117. 予言の地

 カタバラ商国南端、隣国との境界にある山の頂上から北を向けば、国を一望とまでは言えないけれどかなりの範囲が視界に収まる。

 ただ、それは晴れた日の昼間の話で、1日中夜のままの「洞窟の月」では、近くの街の灯がちらちらと見える程度だった。


「あの、少し小高くなってる影はたぶんフラワーヒルじゃないかな。あそこもどちらかと言えば南の方だし」


 指差しながら隣に声を掛けると、コレットさんは真逆の方向を見ていた。


「すごいですワン、地面がゆらゆらキラキラしてますですワン! あれ何ですワン?」


 真逆、というかもう、完全に南の方角を向いてるね。

 僕もそちらを振り向いてみると、遠くに、薄らと星明かりを反射する海面が見えた。


「あれは海だよ。たぶん」

「! あれが海ですワン! 大きな池だって聞いてますですワン!!」


 暗くて見えにくいけど、尻尾に巻かれたレースの尾飾りテイルウォーマーがぶんぶん揺れている。

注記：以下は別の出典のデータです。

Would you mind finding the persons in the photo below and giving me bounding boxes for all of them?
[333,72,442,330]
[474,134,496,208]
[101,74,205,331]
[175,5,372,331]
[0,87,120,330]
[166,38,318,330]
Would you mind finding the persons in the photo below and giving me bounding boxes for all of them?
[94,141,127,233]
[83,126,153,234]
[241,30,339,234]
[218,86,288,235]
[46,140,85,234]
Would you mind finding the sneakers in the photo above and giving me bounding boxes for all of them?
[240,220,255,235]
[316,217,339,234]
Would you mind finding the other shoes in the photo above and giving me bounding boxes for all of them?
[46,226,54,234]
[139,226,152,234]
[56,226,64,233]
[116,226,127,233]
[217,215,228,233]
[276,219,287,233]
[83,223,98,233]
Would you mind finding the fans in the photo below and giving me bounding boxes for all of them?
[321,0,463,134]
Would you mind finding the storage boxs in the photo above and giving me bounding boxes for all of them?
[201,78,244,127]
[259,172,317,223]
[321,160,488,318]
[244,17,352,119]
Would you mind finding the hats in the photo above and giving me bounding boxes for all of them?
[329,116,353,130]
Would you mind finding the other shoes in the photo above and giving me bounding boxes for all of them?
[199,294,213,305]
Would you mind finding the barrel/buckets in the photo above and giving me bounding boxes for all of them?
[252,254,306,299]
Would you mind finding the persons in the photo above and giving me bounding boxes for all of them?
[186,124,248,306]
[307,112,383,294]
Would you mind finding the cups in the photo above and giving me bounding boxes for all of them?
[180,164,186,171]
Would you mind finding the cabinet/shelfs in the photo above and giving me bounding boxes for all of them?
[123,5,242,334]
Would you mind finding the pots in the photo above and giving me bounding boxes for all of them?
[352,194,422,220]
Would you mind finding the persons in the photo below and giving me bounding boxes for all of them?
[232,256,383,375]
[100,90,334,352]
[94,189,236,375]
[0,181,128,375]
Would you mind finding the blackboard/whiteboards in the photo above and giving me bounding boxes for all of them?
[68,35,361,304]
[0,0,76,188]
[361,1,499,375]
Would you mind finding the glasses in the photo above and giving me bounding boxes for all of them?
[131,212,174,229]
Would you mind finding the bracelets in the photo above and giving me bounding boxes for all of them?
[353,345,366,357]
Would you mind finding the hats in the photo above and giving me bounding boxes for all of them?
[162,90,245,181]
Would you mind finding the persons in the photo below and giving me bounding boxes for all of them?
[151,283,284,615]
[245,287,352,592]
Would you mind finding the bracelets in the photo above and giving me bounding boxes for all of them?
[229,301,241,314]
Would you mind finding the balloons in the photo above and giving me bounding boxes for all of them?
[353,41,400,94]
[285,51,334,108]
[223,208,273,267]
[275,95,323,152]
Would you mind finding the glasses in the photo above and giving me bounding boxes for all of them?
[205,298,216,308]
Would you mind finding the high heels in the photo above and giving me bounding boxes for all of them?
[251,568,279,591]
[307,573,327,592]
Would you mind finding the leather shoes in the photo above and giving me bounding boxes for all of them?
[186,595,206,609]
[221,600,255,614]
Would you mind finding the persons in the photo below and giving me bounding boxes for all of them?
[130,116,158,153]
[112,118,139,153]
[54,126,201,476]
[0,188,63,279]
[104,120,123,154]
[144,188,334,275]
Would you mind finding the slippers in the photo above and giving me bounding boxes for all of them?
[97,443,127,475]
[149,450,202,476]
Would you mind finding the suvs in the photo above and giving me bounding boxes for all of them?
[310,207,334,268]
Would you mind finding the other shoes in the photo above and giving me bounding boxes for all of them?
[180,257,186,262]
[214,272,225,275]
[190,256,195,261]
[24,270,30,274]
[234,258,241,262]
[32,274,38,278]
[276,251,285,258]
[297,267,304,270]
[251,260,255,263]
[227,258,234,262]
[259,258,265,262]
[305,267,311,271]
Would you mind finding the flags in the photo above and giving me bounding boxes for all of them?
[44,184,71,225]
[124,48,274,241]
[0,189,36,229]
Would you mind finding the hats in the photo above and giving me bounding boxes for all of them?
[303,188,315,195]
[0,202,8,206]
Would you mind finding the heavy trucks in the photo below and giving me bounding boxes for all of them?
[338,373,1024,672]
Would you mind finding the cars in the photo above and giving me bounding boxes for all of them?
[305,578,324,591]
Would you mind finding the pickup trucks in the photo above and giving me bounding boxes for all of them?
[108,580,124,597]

 可愛いもの好きの猫人フェルパーのお姉さんは、コレットさんに可愛い服を着せたいというのが最後の未練だったそうだ。職場の制服(全身真っ赤の変な服)は返却したし、私服も随分古く小さくなっていたし、服を買うことは賛成だった。全身分の服を選んで貰って、2人からのプレゼントとしてコレットさんに贈り、着てもらうと、幸せそうに昇天していった。


「随分遠くまで来た気がするなぁ」


 山の麓までは、カタバラ商国最速の「カタバラ縦断高速馬車」に乗ってきた。

 これは商国の主要都市を繋ぐ鉄道馬車で、商国の北端ノースゲートの街から首都を通り、南端サウスゲートの街までを4日4晩で駆け抜ける寝台超特急だ。連結された車両が鉄のレールの上を、ヤツアシトッキュウウマとかいうウマの上位種に引かれて走る。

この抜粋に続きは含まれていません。